Standard path length l = 1 cm (1 cm cuvette). Common variations: Micro-volume: NanoDrop uses 0.5–2 mm path length (selectable) with software correction to 1 cm equivalent. Flow cells: 1 cm or 2 cm (doubles absorbance for same concentration). Micro-cuvettes (Hellma): 1 cm, 100 μL volume (reduces sample amount). For Beer-Lambert: A = ε × l × c → A is proportional to l. If l = 0.5 mm = 0.05 cm: A_measured = ε × 0.05 × c → corrected to 1 cm equivalent by multiplying by 20. Using the correct l is critical — an error of 2× in l gives 2× error in calculated concentration.

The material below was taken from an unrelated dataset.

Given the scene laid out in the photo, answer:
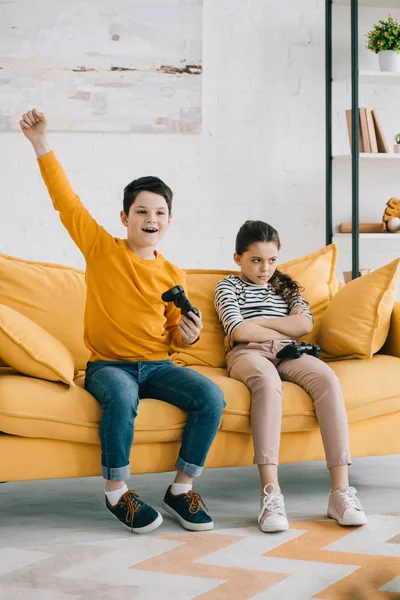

Dye extinction coefficients at absorption maxima: Ethidium bromide (EtBr, 520 nm): ε = 5600 M⁻¹cm⁻¹ (intercalated in DNA: ε_DNA-EtBr ≈ 3900 M⁻¹cm⁻¹ at 254 nm). SYBR Green I (497 nm): ε ≈ 75,000 M⁻¹cm⁻¹ (bound to dsDNA). SYBR Safe (280, 502 nm): ε ~ 40,000 M⁻¹cm⁻¹. Coomassie R-250 (595 nm): ε_Bradford complex ≈ 28,000 M⁻¹cm⁻¹. GelRed (300 nm in water, 535 nm in DNA): safer EtBr alternative widely used in Indian labs under Biosafety Committee (IBSC) guidelines. FITC: ε = 93,000 M⁻¹cm⁻¹ at 494 nm — conjugated to antibodies for flow cytometry at CCMB, AIIMS.